Calgary (and Edmonton) have been booming for a while now.  There are a ridiculous number of photographers operating...which might mean that there are opportunities to work with them...but it also means that competition is intense.

I'm not really sure what you would be able to find for an 'entry level' job in photography.  Maybe a 'camera sales man, or walmart portrait photographer'...but either of those probably won't pay very well...and really, they probably won't advance a photography career very much either.

You best bet would be either a photography education or some sort of work experience.  In the mean time, you can find a job that pays much better and maybe afford some good gear.

You could contact photographers and ask for a job or assistant position.  It might be a hard to find...but when you do find someone willing to take you on...that experience could be better than any schooling or Wal-mart job.  You could try contacting PPOC-Alberta and start there.


----------



## Tolyk (May 15, 2008)

You wouldn't happen to have a number or website readily available for that, would you Mike?


----------



## Big Mike (May 15, 2008)

Google is your friend 


http://www.ppoc-alberta.ca/


----------



## Tolyk (May 15, 2008)

Big Mike said:


> Google is your friend
> 
> 
> http://www.ppoc-alberta.ca/





Bah, death to google, I use Altavista  Thanks though man, appreciate it  I'll have to come up to Edmonton some time and buy you a beer


----------



## Tolyk (Jul 7, 2008)

Well, just an update for anyone that was interested: I found a job in the photography industry. Wasn't what I was expecting, but absolutely LOVE it.
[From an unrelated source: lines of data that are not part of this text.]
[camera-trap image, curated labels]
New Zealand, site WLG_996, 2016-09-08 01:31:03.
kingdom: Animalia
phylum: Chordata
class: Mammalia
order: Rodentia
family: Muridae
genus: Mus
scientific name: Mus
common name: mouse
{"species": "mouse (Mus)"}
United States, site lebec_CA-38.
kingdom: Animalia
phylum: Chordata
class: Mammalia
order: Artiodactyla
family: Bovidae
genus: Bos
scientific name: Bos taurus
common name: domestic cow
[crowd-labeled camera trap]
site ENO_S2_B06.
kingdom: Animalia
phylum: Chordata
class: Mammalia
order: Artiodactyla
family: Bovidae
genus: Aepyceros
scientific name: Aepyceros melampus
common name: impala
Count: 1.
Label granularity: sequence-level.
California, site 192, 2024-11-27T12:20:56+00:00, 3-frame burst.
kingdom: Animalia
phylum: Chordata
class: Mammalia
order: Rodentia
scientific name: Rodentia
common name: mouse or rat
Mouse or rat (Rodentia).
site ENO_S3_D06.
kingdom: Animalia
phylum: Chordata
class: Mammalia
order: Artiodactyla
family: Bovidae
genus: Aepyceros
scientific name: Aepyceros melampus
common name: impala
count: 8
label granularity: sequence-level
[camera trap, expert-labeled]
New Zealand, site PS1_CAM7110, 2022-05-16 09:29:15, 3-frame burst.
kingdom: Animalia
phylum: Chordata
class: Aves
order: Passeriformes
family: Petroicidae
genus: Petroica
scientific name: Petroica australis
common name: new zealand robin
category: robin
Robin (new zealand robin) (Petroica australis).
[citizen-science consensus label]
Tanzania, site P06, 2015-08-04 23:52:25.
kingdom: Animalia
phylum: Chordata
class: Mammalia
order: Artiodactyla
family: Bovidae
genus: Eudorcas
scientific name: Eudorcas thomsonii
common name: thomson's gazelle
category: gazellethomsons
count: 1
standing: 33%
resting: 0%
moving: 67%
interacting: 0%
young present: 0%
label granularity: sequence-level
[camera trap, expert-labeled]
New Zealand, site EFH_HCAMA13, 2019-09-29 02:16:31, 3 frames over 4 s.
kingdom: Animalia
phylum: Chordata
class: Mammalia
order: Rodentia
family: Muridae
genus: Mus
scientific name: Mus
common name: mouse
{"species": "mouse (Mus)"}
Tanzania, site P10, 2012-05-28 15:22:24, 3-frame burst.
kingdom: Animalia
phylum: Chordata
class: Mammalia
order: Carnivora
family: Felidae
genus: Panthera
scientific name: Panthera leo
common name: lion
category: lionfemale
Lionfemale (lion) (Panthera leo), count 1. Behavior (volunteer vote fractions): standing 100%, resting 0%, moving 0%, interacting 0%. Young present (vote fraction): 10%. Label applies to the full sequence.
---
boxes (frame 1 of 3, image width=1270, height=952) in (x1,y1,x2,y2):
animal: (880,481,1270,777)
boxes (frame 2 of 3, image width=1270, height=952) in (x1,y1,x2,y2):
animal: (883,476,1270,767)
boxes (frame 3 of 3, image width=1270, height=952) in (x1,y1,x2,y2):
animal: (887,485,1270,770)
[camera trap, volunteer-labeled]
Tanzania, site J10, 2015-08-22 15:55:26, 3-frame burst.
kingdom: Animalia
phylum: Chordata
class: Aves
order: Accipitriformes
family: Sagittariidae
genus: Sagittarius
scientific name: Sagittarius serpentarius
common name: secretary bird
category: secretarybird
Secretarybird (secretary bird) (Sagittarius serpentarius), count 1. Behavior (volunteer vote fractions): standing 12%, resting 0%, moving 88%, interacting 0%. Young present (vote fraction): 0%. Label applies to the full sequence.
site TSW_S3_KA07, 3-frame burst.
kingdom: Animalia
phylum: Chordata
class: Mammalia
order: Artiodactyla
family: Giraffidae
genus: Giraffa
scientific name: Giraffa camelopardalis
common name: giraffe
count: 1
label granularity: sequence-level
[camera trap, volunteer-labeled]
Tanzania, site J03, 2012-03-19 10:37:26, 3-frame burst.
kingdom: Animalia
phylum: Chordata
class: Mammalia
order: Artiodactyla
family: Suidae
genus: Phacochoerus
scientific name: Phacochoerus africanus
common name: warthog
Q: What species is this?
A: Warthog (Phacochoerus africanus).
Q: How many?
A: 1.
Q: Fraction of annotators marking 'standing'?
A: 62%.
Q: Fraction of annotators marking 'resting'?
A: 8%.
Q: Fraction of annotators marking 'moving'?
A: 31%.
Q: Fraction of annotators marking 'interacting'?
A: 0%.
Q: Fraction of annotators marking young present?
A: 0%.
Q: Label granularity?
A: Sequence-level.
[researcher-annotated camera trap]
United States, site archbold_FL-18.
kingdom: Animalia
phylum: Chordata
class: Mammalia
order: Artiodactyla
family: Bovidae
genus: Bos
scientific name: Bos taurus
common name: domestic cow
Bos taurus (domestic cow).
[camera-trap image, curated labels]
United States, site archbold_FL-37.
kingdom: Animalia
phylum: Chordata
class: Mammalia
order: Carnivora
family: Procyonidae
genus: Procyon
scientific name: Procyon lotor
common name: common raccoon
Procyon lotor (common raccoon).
I'm the newest salesman at The Camera Store in Calgary. I'm learning so much about the equipment it's insane. I've already learned more about studio lighting equipment in 4 days than I had learned from far too much internet reading. Suffice to say, I'm incredibly content with the job... and, if anyone in Calgary happens to shop there, stop in and say hi, I'm one of the guys with the ID that says "Staff" at the moment  But later on, it'll say Dean


----------



## Big Mike (Jul 8, 2008)

Good on ya.

I haven't been into The Camera Store, but I use their site & their prices to get my local camera chain (McBain) to price match.


----------



## PhilGarber (Jul 8, 2008)

Edit
http://walmartwatch.com/


----------



## SpeedTrap (Jul 8, 2008)

Glad you like it, I will stop in next time I am in Calgary, I have a shoot there next month.


----------



## Tolyk (Jul 8, 2008)

Big Mike said:


> Good on ya.
> 
> I haven't been into The Camera Store, but I use their site & their prices to get my local camera chain (McBain) to price match.


 The site is horrific at the moment, they're in the process of a major overhaul, the webmaster's got his work cut out for him there.


----------